TASK DETAILS
For this exercise, repeat exactly the lines below starting at the line holding "Buzzard. (Jez Nunn)" and ending at the line holding "Berries Berry Food", both included, with no extra lines and no pictures.

WORKING DATA
----------

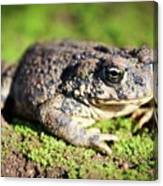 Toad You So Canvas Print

----------

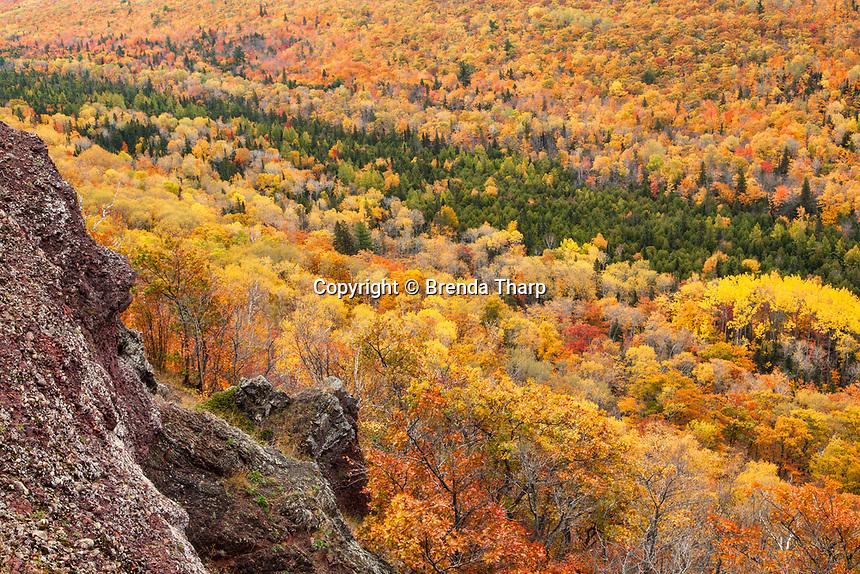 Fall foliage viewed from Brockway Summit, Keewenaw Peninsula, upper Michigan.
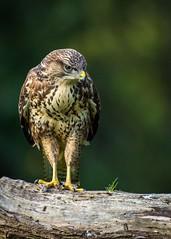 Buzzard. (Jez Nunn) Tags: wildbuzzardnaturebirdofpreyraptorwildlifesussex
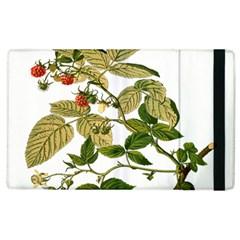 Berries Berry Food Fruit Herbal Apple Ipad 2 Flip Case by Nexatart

----------

REPLY
 Buzzard. (Jez Nunn) Tags: wildbuzzardnaturebirdofpreyraptorwildlifesussex
 Berries Berry Food Fruit Herbal Apple Ipad 2 Flip Case by Nexatart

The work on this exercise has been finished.